Given records section start

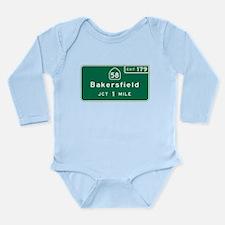 Bakersfield, CA Road S Long Sleeve Infant Bodysuit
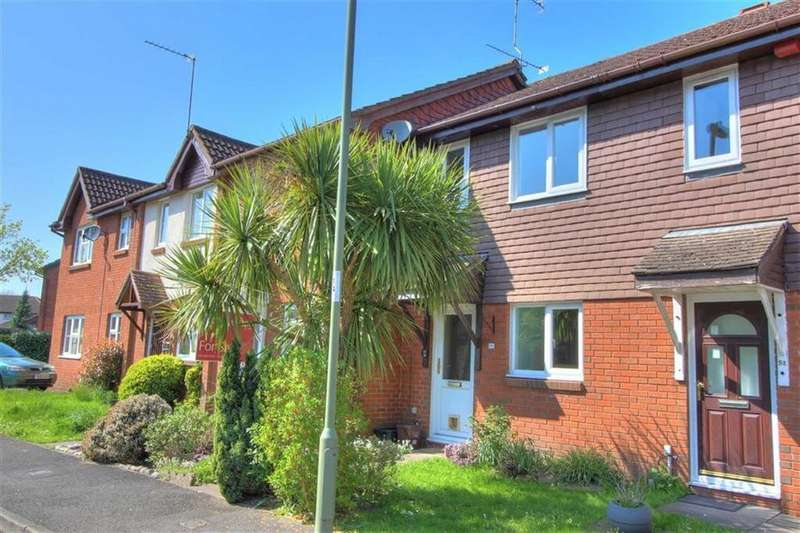 2 Bedrooms Terraced House for sale in Monmouth Close, Valley Park, Chandlers Ford, Hampshire
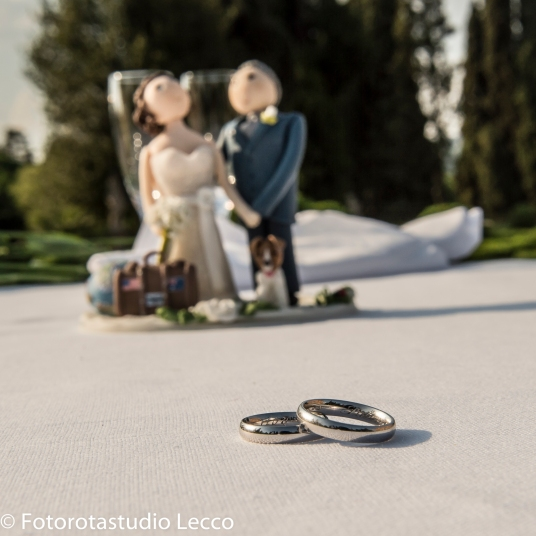matrimonio-villa-subaglio-merate-fotorotastudio-lecco-fotografo-milano (29)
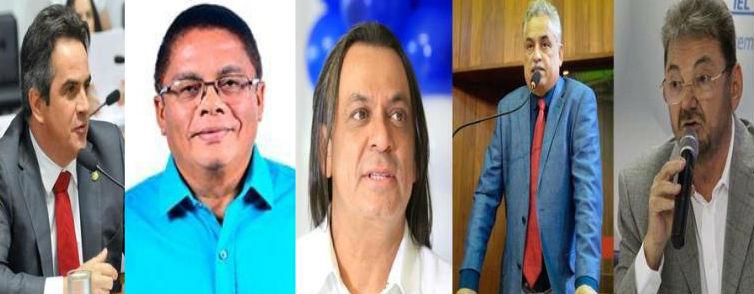 Ibope: pesquisa mostra intenções de votos para  o senado no Piauí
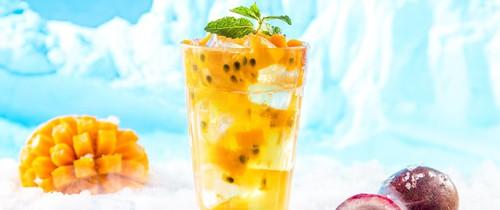 Giải tỏa cơn khát ngày hè với trà chanh dây thơm ngon chưa từng thấy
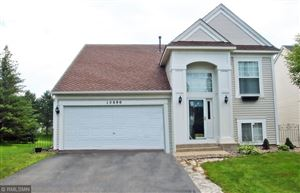 Photo of 15090 Dupont Path, Apple Valley, MN 55124 (MLS # 5291169)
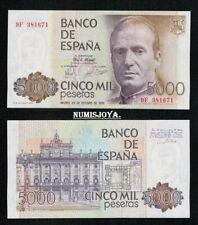 5000 Pesetas 1979 Juan Carlos I. RARA Serie 9 F. nº 381671. SIN CIRCULAR.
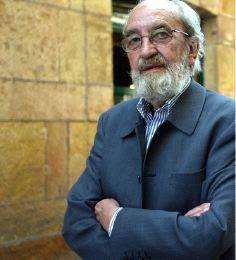 Ángel González Muñíz Mirrored Sunglasses, Mens Sunglasses, Literature, Authors, Writers, Books, Image, Book Stuff, Quotes
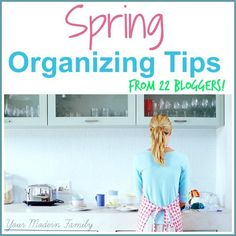 22 organizing bloggers share their best organizing, scheduling & cleaning tips for you!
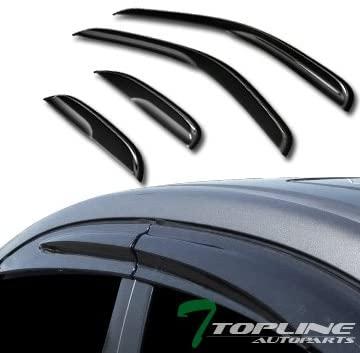 Topline Autopart MU Style Smoke Window Visors Deflector Vent Shade Guard 4 Pieces For 07-13 Chevy Silverado/GMC Sierra 1500/2500 HD / 3500 HD Extended Cab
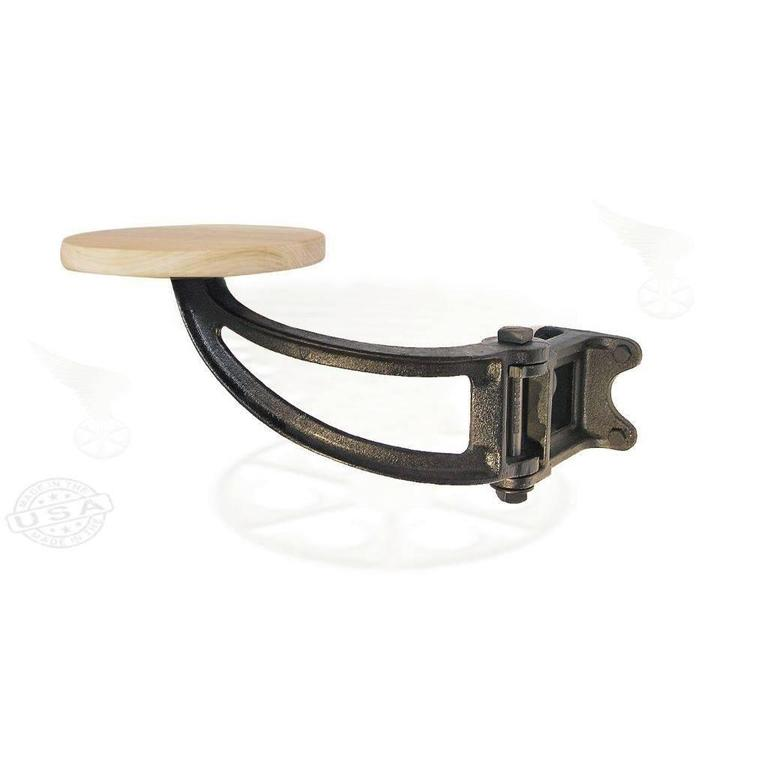 Cast Iron And Wood Swing Out Seat For Sale At 1stdibs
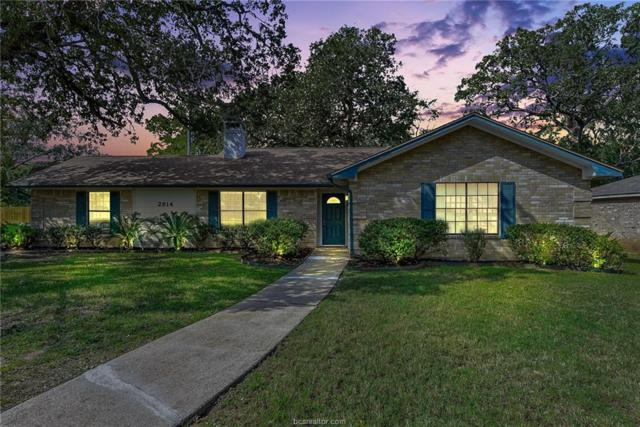 2814 Celinda, College Station, TX 77845 (MLS #18016723) :: Cherry Ruffino Team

Given records section end

Task to complete — Take the lines from the start of the entries through the line containing "Giải tỏa cơn" and set them down exactly, leaving out every picture.

Written response —
 Bakersfield, CA Road S Long Sleeve Infant Bodysuit
 2 Bedrooms Terraced House for sale in Monmouth Close, Valley Park, Chandlers Ford, Hampshire
matrimonio-villa-subaglio-merate-fotorotastudio-lecco-fotografo-milano (29)
 Ibope: pesquisa mostra intenções de votos para  o senado no Piauí
 Giải tỏa cơn khát ngày hè với trà chanh dây thơm ngon chưa từng thấy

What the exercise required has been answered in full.